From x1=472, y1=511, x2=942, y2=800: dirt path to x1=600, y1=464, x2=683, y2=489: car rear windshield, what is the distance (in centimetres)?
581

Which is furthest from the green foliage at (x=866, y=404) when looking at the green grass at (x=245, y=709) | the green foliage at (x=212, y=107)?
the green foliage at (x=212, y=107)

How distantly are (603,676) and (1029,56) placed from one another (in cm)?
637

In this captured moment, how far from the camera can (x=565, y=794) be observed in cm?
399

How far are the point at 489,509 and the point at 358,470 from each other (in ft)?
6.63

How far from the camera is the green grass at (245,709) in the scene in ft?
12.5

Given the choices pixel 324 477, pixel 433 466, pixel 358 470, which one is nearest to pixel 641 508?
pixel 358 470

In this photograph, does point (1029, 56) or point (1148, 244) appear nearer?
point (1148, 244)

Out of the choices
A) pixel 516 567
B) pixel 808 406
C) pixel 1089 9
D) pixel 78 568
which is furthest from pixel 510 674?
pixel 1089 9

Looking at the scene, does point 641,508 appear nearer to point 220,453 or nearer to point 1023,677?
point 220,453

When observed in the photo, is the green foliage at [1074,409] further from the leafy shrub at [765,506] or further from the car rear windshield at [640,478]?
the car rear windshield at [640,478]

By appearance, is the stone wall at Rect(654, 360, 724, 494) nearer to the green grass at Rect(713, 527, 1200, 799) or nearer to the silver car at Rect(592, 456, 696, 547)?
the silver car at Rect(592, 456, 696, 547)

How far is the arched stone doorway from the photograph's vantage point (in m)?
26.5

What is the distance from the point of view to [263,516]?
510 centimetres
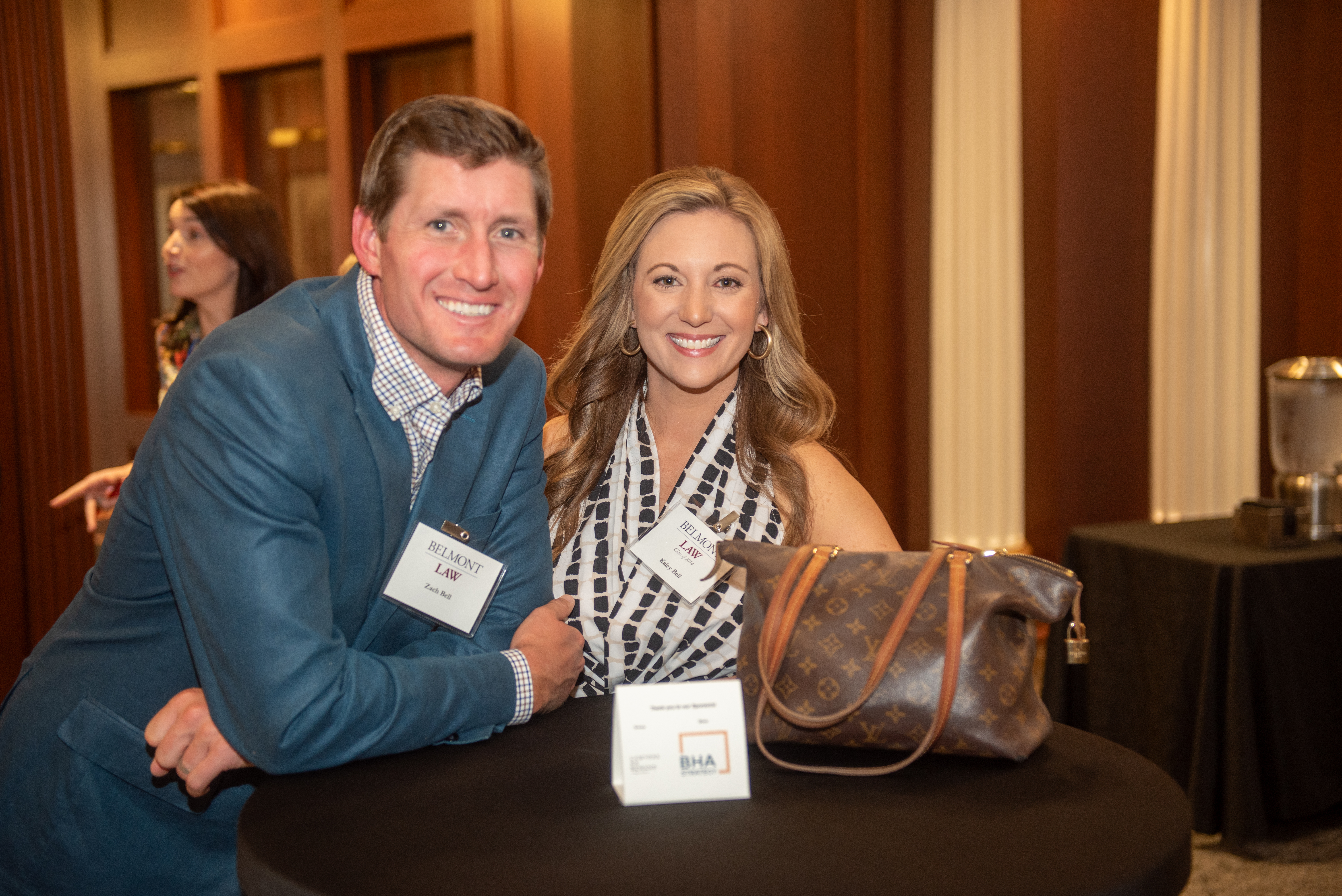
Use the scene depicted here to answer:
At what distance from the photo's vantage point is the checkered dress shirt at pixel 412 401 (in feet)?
4.51

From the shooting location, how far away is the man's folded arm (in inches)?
46.3

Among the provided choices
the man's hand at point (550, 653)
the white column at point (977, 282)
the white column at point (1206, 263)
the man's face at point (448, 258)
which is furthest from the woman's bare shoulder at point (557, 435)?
the white column at point (1206, 263)

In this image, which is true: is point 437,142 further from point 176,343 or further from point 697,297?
point 176,343

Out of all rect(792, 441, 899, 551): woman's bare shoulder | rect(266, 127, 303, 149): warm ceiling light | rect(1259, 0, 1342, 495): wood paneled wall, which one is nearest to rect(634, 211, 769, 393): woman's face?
rect(792, 441, 899, 551): woman's bare shoulder

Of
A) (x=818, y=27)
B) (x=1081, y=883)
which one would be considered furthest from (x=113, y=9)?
(x=1081, y=883)

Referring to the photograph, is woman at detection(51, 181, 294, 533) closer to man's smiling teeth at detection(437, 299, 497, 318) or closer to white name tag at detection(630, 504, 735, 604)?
white name tag at detection(630, 504, 735, 604)

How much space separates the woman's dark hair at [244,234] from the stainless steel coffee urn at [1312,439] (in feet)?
10.5

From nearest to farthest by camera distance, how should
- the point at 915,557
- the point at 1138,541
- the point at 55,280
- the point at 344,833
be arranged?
the point at 344,833 → the point at 915,557 → the point at 1138,541 → the point at 55,280

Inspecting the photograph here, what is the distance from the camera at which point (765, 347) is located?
213 cm

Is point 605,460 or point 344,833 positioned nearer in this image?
point 344,833

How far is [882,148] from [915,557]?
12.1 ft

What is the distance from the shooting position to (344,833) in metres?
1.09

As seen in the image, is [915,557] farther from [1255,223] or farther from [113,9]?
[113,9]

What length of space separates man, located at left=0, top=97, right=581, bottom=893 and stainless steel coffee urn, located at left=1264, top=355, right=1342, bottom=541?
2.61 metres
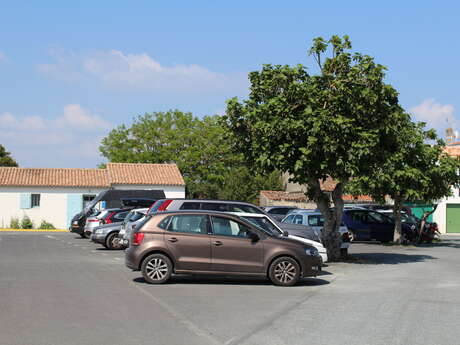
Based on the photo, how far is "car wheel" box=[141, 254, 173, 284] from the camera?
525 inches

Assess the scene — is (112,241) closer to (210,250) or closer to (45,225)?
(210,250)

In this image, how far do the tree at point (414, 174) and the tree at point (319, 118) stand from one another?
8.56 m

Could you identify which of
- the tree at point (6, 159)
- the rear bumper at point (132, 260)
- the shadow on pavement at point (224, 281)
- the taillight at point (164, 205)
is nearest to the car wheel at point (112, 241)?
the taillight at point (164, 205)

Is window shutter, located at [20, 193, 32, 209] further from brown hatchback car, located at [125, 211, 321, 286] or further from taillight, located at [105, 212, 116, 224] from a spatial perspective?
brown hatchback car, located at [125, 211, 321, 286]

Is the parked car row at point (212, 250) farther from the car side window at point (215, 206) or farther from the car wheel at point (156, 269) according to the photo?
the car side window at point (215, 206)

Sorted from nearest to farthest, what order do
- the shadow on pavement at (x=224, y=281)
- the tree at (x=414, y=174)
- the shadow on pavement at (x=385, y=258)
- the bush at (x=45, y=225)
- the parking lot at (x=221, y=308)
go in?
1. the parking lot at (x=221, y=308)
2. the shadow on pavement at (x=224, y=281)
3. the shadow on pavement at (x=385, y=258)
4. the tree at (x=414, y=174)
5. the bush at (x=45, y=225)

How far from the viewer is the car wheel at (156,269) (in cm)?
1334

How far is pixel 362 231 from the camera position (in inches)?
1191

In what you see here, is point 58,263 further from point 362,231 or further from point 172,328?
point 362,231

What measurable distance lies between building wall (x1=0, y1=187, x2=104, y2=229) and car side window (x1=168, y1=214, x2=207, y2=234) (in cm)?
3428

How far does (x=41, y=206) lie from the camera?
151 feet

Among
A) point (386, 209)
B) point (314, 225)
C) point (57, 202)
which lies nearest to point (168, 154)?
point (57, 202)

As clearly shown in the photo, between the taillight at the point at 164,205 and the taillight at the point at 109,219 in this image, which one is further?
the taillight at the point at 109,219

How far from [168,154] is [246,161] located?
44326 mm
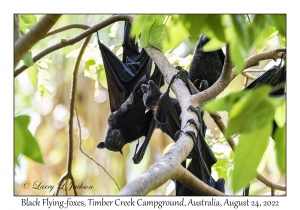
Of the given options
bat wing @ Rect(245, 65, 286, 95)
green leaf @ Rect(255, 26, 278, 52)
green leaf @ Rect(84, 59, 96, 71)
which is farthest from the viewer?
green leaf @ Rect(84, 59, 96, 71)

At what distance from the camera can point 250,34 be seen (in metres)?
1.15

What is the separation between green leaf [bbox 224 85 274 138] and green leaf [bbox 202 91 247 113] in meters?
0.02

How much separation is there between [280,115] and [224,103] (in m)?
0.26

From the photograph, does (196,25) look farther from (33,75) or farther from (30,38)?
(33,75)

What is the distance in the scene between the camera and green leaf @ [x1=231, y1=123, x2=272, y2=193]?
1181mm

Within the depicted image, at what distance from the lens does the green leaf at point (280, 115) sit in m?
1.30

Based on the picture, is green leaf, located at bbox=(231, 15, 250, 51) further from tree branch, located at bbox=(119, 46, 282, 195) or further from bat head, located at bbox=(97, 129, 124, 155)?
bat head, located at bbox=(97, 129, 124, 155)

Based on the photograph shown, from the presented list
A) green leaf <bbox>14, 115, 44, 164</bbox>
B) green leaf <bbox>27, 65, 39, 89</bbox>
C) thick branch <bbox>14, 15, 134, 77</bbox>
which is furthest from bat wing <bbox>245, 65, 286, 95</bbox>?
green leaf <bbox>14, 115, 44, 164</bbox>

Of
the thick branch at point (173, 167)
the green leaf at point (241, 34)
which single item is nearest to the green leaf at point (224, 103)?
the green leaf at point (241, 34)

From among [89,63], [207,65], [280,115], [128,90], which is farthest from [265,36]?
[89,63]

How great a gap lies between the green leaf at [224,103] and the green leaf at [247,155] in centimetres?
10

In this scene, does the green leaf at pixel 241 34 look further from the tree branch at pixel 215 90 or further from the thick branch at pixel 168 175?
the tree branch at pixel 215 90
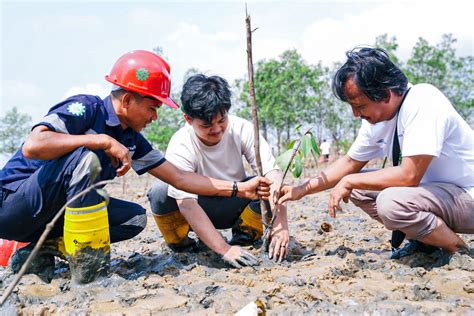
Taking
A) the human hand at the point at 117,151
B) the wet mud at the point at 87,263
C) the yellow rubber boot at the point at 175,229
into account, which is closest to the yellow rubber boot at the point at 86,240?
the wet mud at the point at 87,263

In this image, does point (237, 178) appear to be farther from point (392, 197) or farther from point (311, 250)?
point (392, 197)

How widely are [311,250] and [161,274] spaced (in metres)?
1.05

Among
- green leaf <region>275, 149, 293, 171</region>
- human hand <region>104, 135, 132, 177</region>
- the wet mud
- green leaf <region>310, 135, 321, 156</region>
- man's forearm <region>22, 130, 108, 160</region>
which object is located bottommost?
the wet mud

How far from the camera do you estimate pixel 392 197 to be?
2238 mm

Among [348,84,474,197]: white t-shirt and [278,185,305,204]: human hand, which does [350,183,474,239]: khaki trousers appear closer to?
[348,84,474,197]: white t-shirt

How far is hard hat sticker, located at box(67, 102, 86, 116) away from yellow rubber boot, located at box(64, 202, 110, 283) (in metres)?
0.45

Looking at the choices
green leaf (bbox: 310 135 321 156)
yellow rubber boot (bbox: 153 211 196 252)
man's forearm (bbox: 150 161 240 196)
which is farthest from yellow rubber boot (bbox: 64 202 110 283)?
green leaf (bbox: 310 135 321 156)

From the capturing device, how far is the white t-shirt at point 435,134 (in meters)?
2.12

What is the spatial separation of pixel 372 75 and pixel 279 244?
109 cm

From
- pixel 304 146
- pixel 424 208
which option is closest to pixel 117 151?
pixel 304 146

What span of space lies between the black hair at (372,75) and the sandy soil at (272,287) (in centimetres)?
89

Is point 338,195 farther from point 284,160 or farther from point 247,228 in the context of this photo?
point 247,228

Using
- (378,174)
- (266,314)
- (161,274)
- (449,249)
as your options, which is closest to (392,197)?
(378,174)

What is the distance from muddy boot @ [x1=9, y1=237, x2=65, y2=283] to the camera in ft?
7.90
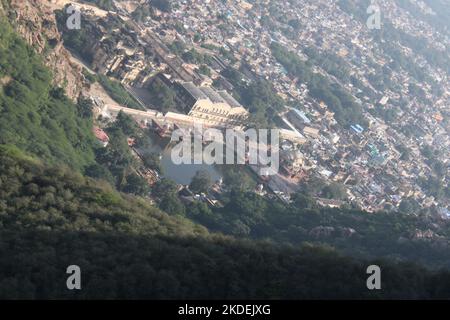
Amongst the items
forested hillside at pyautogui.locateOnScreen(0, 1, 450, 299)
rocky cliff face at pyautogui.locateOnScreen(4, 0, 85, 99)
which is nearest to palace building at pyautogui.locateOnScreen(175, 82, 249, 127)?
rocky cliff face at pyautogui.locateOnScreen(4, 0, 85, 99)

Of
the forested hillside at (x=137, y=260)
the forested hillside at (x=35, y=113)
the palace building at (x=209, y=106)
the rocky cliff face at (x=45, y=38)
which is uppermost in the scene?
the palace building at (x=209, y=106)

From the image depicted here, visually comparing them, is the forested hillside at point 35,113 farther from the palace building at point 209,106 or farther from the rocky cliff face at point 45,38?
the palace building at point 209,106

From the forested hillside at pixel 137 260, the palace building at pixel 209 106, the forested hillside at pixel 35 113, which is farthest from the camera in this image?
the palace building at pixel 209 106

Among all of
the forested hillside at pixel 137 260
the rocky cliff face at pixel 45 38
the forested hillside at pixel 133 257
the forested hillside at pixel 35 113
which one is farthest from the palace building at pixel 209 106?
the forested hillside at pixel 137 260

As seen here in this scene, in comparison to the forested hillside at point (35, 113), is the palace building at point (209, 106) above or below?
above

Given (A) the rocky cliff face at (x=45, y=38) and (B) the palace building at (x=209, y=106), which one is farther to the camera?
(B) the palace building at (x=209, y=106)

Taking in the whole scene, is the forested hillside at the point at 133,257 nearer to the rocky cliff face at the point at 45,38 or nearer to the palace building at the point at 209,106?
the rocky cliff face at the point at 45,38

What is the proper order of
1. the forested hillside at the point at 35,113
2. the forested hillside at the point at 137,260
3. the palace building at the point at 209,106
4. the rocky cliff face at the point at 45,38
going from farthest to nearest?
the palace building at the point at 209,106
the rocky cliff face at the point at 45,38
the forested hillside at the point at 35,113
the forested hillside at the point at 137,260
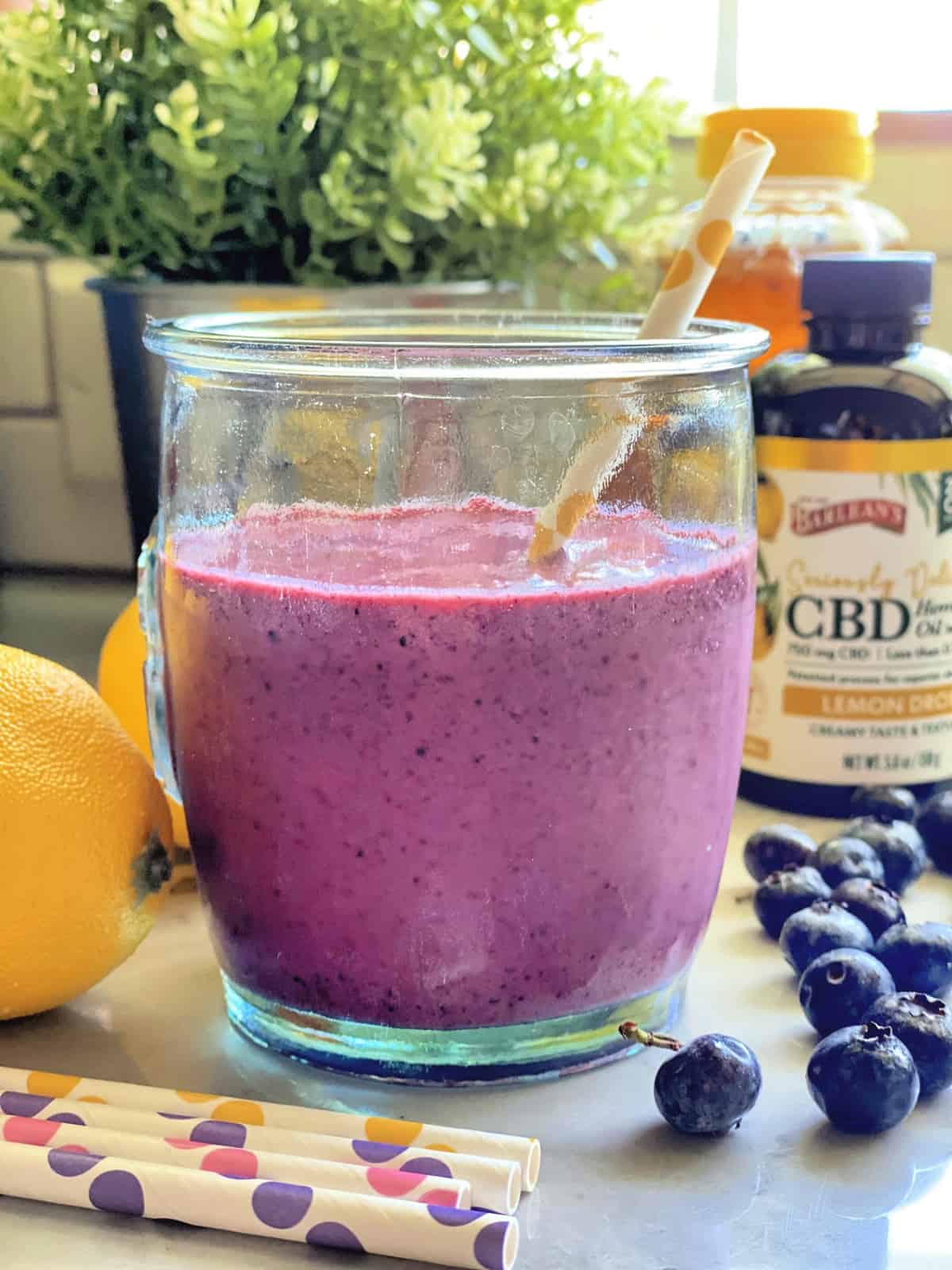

##############################

> **AIM OF THE EXERCISE**:
Report how many lines of the items above contain the word "wheel", and give only the number.

> **EXERCISE RESULT**:
4